Maar nu is de rechtvaardigheid Gods geopenbaard geworden zonder de wet, hebbende getuigenis van de wet en de profeten:
Mas agora, a justiça de Deus, sem a lei, é manifesta, testemunhada pela lei e pelos profetas;
Namelijk de rechtvaardigheid Gods door het geloof van Jezus Christus, tot allen, en over allen, die geloven; want er is geen onderscheid.
isto é, a justiça de Deus, que é pela fé de Jesus Cristo, para todos e sobre todos os que creem; pois não há distinção.

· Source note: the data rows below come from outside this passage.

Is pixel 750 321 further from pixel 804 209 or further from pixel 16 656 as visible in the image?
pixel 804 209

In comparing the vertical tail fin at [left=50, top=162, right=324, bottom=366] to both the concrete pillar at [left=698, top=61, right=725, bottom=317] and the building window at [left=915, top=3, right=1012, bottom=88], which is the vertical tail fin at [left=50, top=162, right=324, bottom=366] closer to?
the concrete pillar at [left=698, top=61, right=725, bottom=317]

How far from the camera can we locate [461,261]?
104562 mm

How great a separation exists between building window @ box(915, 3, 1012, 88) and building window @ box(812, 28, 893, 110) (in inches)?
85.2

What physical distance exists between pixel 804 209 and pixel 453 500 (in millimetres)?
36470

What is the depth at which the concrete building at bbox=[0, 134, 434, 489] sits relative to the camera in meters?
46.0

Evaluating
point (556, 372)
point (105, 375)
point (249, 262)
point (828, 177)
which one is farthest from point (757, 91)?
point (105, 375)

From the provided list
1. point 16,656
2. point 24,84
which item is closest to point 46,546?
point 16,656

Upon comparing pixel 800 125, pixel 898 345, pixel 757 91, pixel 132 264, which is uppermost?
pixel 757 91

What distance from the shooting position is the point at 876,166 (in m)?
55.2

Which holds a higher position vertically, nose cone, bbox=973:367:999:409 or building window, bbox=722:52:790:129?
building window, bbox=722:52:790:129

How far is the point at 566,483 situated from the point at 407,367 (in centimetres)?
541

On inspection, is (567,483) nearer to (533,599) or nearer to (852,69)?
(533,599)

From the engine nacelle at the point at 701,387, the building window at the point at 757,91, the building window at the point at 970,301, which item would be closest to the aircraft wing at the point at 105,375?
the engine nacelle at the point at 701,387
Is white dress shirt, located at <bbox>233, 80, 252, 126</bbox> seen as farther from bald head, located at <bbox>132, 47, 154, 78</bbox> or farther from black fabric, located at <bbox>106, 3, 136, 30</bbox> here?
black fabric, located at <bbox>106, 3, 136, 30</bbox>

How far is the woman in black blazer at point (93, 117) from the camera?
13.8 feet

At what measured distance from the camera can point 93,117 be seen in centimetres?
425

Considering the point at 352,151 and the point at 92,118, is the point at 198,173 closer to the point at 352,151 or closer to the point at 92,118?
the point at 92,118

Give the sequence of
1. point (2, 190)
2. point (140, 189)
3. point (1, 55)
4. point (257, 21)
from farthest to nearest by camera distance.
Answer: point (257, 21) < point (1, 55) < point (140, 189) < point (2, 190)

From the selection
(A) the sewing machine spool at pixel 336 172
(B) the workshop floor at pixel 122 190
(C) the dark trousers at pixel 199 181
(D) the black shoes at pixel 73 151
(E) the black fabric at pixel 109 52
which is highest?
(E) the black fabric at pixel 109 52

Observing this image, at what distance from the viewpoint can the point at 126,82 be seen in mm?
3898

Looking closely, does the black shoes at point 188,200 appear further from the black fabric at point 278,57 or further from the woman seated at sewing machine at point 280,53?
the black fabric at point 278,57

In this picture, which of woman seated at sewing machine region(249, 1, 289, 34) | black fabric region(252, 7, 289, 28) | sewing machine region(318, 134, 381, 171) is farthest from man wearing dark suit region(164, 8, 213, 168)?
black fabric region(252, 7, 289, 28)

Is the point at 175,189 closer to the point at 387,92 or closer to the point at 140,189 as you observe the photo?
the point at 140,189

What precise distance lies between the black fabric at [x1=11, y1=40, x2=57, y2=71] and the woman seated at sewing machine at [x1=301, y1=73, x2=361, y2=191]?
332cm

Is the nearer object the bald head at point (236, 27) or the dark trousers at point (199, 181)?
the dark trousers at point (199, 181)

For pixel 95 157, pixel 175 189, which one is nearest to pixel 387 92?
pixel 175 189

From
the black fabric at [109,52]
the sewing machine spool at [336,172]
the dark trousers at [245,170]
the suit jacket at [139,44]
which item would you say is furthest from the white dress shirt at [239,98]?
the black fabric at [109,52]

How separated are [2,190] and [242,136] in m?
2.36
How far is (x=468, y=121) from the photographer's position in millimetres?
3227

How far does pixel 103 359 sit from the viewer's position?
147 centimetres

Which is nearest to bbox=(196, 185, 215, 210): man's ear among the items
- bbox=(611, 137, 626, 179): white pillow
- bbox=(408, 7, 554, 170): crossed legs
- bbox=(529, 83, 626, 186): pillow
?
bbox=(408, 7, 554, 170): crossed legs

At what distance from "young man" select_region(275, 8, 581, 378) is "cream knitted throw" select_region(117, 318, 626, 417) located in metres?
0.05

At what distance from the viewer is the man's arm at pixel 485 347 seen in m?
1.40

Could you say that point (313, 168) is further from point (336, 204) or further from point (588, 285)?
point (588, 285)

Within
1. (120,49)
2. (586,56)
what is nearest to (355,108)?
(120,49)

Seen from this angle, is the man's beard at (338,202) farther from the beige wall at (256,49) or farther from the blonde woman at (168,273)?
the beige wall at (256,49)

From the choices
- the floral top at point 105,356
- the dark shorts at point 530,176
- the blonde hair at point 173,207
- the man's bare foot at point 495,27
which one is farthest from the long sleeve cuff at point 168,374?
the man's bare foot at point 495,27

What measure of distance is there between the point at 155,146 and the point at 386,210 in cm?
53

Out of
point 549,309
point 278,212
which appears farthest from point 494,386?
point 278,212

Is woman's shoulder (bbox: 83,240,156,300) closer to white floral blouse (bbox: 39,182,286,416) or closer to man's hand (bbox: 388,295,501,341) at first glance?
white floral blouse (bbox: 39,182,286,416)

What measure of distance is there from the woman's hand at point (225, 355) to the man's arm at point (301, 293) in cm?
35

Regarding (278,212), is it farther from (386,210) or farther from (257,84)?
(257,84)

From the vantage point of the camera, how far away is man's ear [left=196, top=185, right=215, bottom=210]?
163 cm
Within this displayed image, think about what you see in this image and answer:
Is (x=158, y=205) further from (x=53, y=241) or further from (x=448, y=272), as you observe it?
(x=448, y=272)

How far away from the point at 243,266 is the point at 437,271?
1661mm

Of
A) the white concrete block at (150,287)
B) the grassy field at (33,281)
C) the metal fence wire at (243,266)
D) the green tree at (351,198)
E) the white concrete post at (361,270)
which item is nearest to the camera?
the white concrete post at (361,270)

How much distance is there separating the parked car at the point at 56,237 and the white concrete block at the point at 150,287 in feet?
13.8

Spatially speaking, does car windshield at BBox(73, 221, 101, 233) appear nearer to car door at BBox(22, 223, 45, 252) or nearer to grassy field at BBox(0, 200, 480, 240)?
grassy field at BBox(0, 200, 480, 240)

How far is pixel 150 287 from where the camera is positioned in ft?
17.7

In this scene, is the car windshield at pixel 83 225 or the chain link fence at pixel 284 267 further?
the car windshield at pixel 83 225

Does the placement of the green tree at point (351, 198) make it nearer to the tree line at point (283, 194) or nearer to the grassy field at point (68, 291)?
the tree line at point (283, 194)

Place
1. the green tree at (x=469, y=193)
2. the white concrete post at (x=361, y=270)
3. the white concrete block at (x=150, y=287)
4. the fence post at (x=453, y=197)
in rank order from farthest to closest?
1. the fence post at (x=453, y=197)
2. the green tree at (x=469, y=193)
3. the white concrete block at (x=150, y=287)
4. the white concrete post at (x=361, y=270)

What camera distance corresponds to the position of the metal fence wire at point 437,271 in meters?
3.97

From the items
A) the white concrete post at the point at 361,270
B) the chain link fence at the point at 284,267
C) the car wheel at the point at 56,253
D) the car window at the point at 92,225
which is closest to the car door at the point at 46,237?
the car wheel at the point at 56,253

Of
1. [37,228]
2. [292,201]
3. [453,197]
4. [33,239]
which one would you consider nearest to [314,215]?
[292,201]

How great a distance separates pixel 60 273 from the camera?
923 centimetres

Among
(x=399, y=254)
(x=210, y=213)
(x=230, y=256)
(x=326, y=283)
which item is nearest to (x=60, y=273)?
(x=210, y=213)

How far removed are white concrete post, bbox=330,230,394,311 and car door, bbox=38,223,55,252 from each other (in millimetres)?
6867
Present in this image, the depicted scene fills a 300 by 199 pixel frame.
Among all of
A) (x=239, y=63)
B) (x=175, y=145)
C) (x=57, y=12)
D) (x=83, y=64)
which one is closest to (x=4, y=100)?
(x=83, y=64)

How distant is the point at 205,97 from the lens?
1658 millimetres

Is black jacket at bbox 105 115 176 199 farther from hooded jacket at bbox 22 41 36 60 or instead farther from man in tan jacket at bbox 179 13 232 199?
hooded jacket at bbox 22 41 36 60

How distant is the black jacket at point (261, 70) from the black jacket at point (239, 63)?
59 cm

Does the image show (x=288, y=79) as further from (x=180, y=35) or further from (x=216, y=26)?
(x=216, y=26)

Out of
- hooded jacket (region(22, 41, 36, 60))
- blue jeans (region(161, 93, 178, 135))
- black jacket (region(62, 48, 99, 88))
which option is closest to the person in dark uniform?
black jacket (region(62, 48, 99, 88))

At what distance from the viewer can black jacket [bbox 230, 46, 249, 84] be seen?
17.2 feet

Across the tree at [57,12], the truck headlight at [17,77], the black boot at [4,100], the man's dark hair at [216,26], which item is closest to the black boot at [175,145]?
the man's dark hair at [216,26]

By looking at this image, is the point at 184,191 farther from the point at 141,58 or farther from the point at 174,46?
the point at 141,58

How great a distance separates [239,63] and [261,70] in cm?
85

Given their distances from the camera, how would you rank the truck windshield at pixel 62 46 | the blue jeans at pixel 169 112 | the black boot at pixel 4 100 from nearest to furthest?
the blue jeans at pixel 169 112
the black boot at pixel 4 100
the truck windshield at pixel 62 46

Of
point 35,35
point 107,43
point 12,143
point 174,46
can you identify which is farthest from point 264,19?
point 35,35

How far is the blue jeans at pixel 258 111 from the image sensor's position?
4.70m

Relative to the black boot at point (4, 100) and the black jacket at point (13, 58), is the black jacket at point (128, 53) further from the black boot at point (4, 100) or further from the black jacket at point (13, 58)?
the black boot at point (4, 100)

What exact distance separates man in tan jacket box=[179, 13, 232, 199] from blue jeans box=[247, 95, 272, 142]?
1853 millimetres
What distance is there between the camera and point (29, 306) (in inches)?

Want zij hebben allen gezondigd, en derven de heerlijkheid Gods;
Porque todos pecaram e destituídos estão da glória de Deus;
En worden om niet gerechtvaardigd, uit Zijn genade, door de verlossing, die in Christus Jezus is;
sendo justificados gratuitamente pela sua graça, mediante a redenção que há em Cristo Jesus,
Welken God voorgesteld heeft tot een verzoening, door het geloof in Zijn bloed, tot een betoning van Zijn rechtvaardigheid, door de vergeving der zonden, die te voren geschied zijn onder de verdraagzaamheid Gods;
o qual Deus propôs como propiciação, pela fé no seu sangue, para declarar a sua justiça para a remissão dos pecados passados, mediante a tolerância de Deus;
Tot een betoning van Zijn rechtvaardigheid in dezen tegenwoordigen tijd; opdat Hij rechtvaardig zij, en rechtvaardigende dengene, die uit het geloof van Jezus is.
para declarar, neste tempo presente, a sua justiça, para que ele seja justo e também o justificador daquele que crê em Jesus.
Waar is dan de roem? Hij is uitgesloten. Door wat wet? Der werken? Neen, maar door de wet des geloofs.
Onde, então, está a jactância? Foi excluída. Por que lei? Das obras? Não; mas pela lei da fé.
Wij besluiten dan, dat de mens door het geloof gerechtvaardigd wordt, zonder de werken der wet.
Concluímos pois que o homem é justificado pela fé, sem as obras da lei.
Is God een God der Joden alleen? en is Hij het niet ook der heidenen? Ja, ook der heidenen;
É porventura Deus somente dos judeus? Não é também dos gentios? Também dos gentios, certamente,
Nademaal Hij een enig God is, Die de besnijdenis rechtvaardigen zal uit het geloof, en de voorhuid door het geloof.
visto que Deus é um só, o qual justificará a circuncisão pela fé, e, mediante a fé, a incircuncisão.
Doen wij dan de wet te niet door het geloof? Dat zij verre; maar wij bevestigen de wet.
Anulamos, pois, a lei pela fé? De modo nenhum! Antes, estabelecemos a lei.